__Text__
--- START ---

Personal information
- Born: March 11, 1979 (age 47) Ripley, Mississippi, U.S.
- Listed height: 6 ft 3 in (1.91 m)
- Listed weight: 315 lb (143 kg)

Career information
- High school: Ripley (MS)
- College: Auburn (1997–2001)
- NFL draft: 2002: 1st round, 30th overall pick

Career history

Playing
- Pittsburgh Steelers (2002–2008); New England Patriots (2009); Buffalo Bills (2009);

Coaching
- Auburn (2019–2023) Offensive analyst; Auburn (2022) Interim offensive line coach; Middle Tennessee (2024–2025) Offensive line coach;

Awards and highlights
- 2× Super Bowl champion (XL, XLIII); PFWA All-Rookie Team (2002); Third-team All-American (2000); Jacobs Blocking Trophy (2001); First-team All-SEC (2001);

Career NFL statistics
- Games played: 84
- Games started: 83
- Stats at Pro Football Reference

= Kendall Simmons =

American football player (born 1979)

Henry Alexander Kendall Simmons (born March 11, 1979) is an American football coach and former guard in the National Football League (NFL). He was selected by the Pittsburgh Steelers in the first round of the 2002 NFL draft. He played college football for the Auburn Tigers. Simmons was also a member of the New England Patriots and Buffalo Bills.

==Early life==
Simmons grew up in Ripley, Mississippi. He was a three-year starter at Ripley (Miss.) High, where he was named an All-State and PrepStar All-America selection as a senior defensive lineman after a season when he recorded 70 tackles and four sacks, forced five fumbles and returned one for a touchdown. Simmons was named District Defensive Most Valuable Player and was voted Clarion-Ledger "Top 10" and No. 2 offensive line prospect in Mississippi. He was a Commercial Appeal "Mid-South Top 100" and was chosen to play in the Alabama-Mississippi All-Star Game. He also played baseball and basketball.

--- END ---

Reproduce the Kendall Simmons text between "Awards and highlights" and "player (born 1979)", inclusive, and substitute "Appearances" for "Games played".

Stored data:
--- START ---

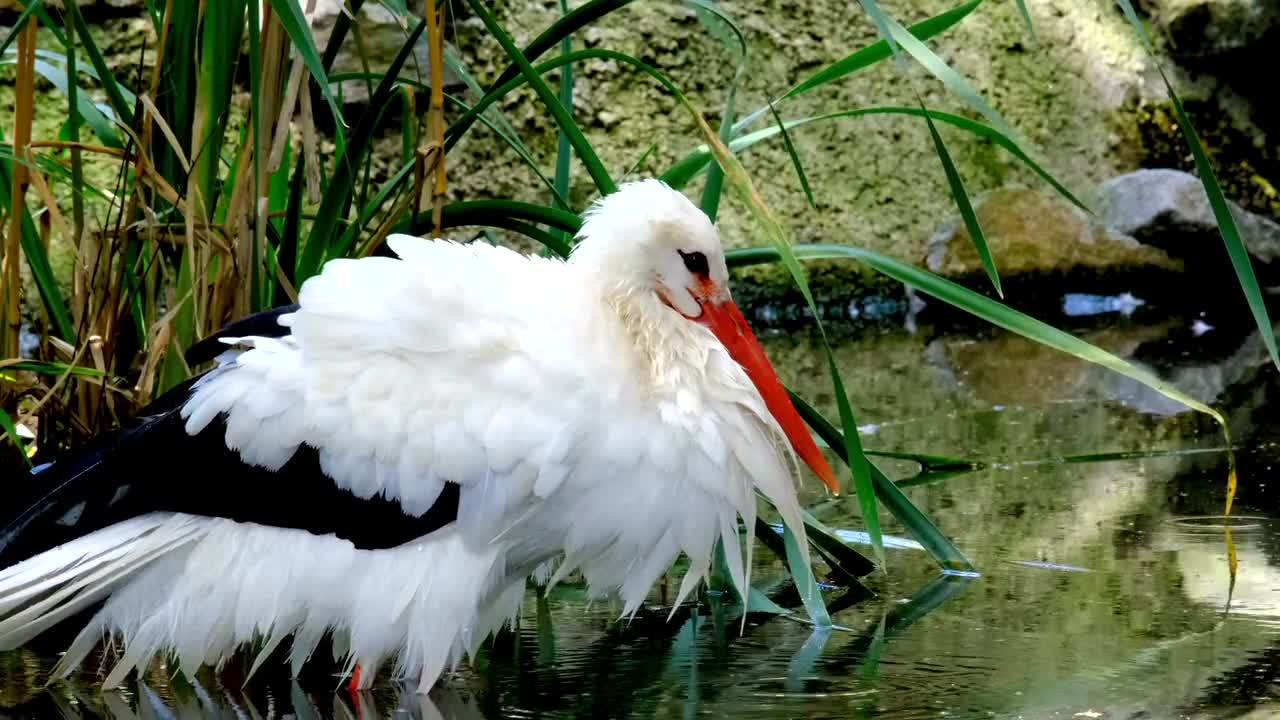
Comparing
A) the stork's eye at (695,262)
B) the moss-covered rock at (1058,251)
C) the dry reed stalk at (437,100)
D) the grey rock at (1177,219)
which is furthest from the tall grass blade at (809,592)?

--- END ---

__Task response__
Awards and highlights
- 2× Super Bowl champion (XL, XLIII); PFWA All-Rookie Team (2002); Third-team All-American (2000); Jacobs Blocking Trophy (2001); First-team All-SEC (2001);

Career NFL statistics
- Appearances: 84
- Games started: 83
- Stats at Pro Football Reference

= Kendall Simmons =

American football player (born 1979)